• PASSAGE SHOWN:
How about the good old M5M5256 SRAM chips at 70ns, each has 32K capacity (they were used in the 7800 SRAM carts as well as in some CDi models (470/490 for sure) as save states atop the Dallas battery backup timer chip socket sandwich thing they had).

8 of them add up to 256KB of SRAM goodness, and that is enough to have MD/SNES/NeoGeo main memory twice over (SNES being the biigest at 128KB).

I can see a lot of 10 for 30US$.

 

Or how about cy62128, 128KB per chip also at 70ns, 2 chips and we have 256KB of SRAM goodness accessible in random order at the byte level at 13Mhz (give or take). You can get 5 of them for 13US$ (assuming they are not counterfeit ...).

 

My point is there's enough cheap SRAM that could be used on this FPGA wishful board (aka Z3K) if SDRAM is too hard to get working with a decent byte level random access and for relatively cheap at that.

 

I am sure there are more modern/cheaper/faster/still-in-production SRAM chips that could be used.

For consoles up to 16bits one of the good thing is that RAM was at a premium so they have very little (the PCE 8K, the SuperGrafx had 32K, MD 64K, SNES 128K, NeoGeo 64K) even if we account for VRAM/SoundRAM the NeoGeo tops at 256K ish (really 214KB of SRAM), and the rest close by, 4 chip of that cy6128 would give 512KB for future proofing over 4 independent buses if needs be for concurrent access.

the problem is 32K of SRAM is nothing. even 256K of SRAM is nothing. the FPGA has plenty of blockrams on it in this size or better, and can run much faster- 150-200MHz or more. The problem is bulk storage (i.e. neogeo carts) and sometimes raw speed (tg16). Many tg16 games won't fit into 8 32K SRAMs. The problem with SDRAM/DDR is latency. These systems require random access to the storage medium to run the game, and SDRAM/DDR is designed for burst access. i.e. you precharge, open the row, and burst out 2 or more words of data really fast.

• PARTS OF THE EXERCISE:
1. In the post about SRAM chips, how much capacity does each cy62128 chip have?
2. Recast the paragraph of the SRAM post that begins "the problem is 32K of SRAM is nothing" as a bulleted list, keeping its main facts.
3. Continue the post about SRAM chips for the FPGA board, picking up after its final sentence.

• GIVEN INFORMATION:

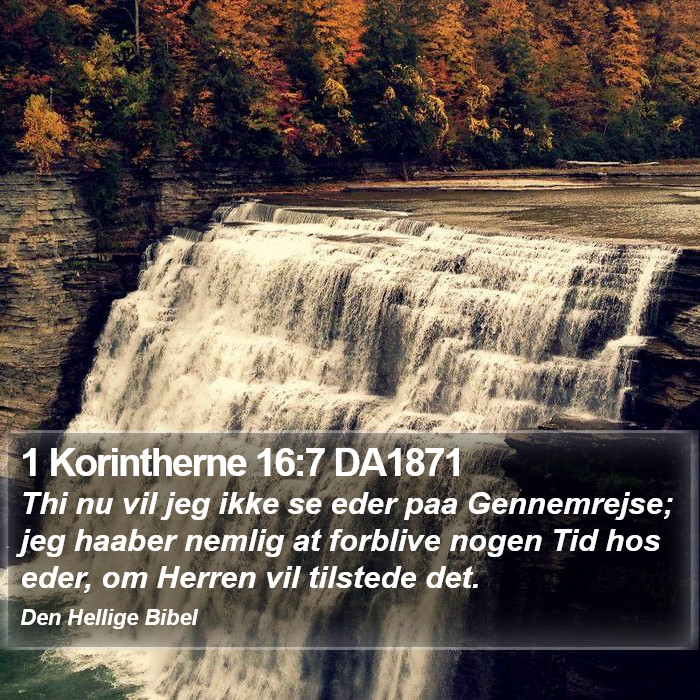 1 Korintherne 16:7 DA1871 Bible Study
* * *
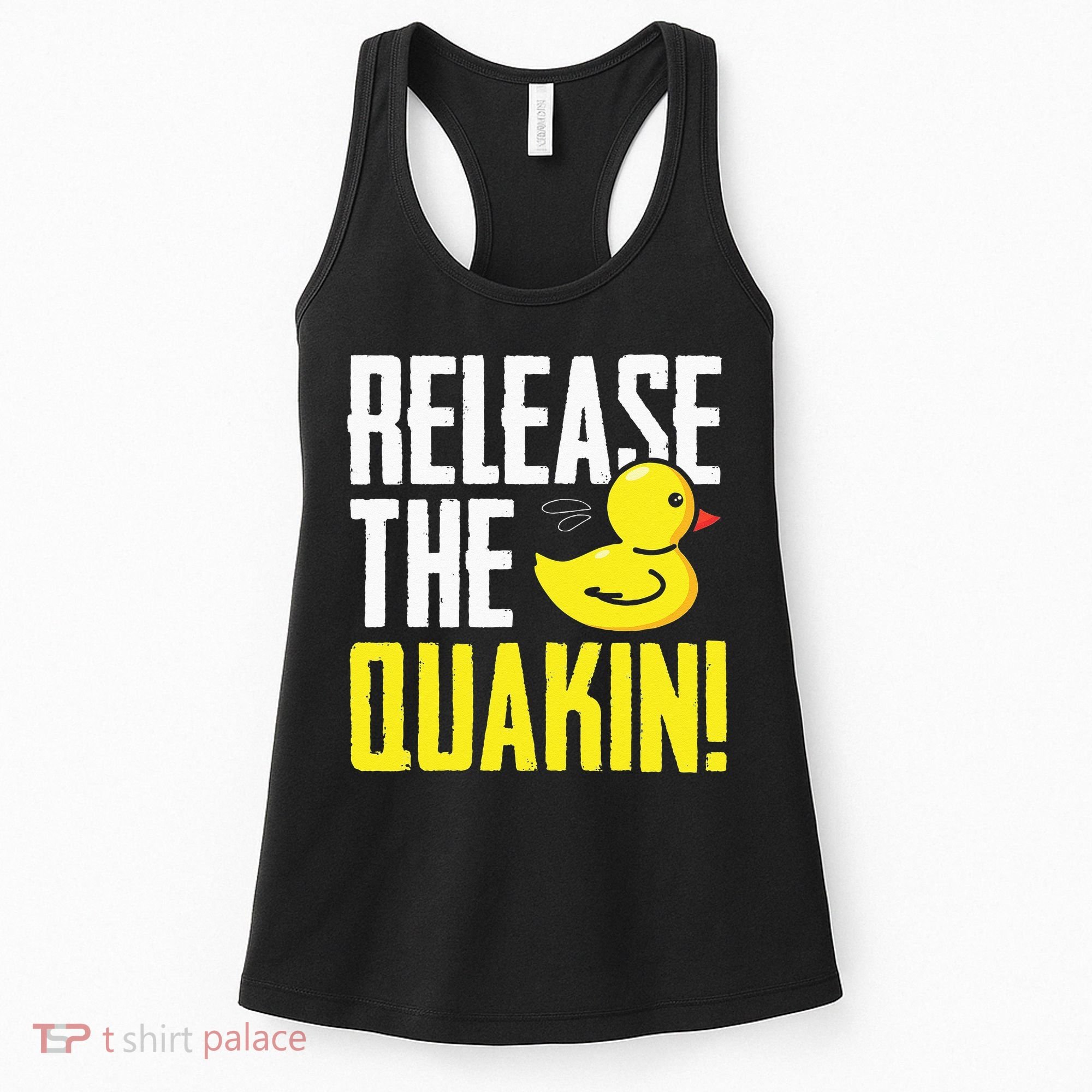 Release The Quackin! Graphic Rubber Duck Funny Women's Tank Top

• PER-TASK ANSWERS:
1. 128KB per chip.

2.
- 32K of SRAM, or even 256K, is too little to matter.
- The FPGA already has plenty of block RAM of that size or larger, and it runs much faster, at 150-200MHz or more.
- The real problems are bulk storage (such as NeoGeo carts) and sometimes raw speed (TG16).
- Many TG16 games won't fit into eight 32K SRAMs.
- The drawback of SDRAM/DDR is latency.
- These systems need random access to the storage medium to run a game, but SDRAM/DDR is designed for burst access: you precharge, open the row, then burst out two or more words of data very fast.

3.
 

With older videogame stuff that had asynchronous memory, they expect to present an address and read data X nanoseconds later. Shoehorning this into SDRAM access means the SDRAM has to run through the entire access process for each byte/word the system expects. i.e. precharge, open the row, send address, read. each of those things take a certain number of clocks to perform. There's also refreshing to worry about. The refreshing can be spaced out using "hidden refresh" but this also increases the latency as well.

 

The tg16 wants data at 7.2MHz which is pretty damn fast when it comes to random access on the SDRAM, even when the SDRAM is running at 165MHz. For PC style emulation this isn't such a huge problem- they can take advantage of bursting and caching to get around a lot of the problems with FPGA style low level hardware emulation.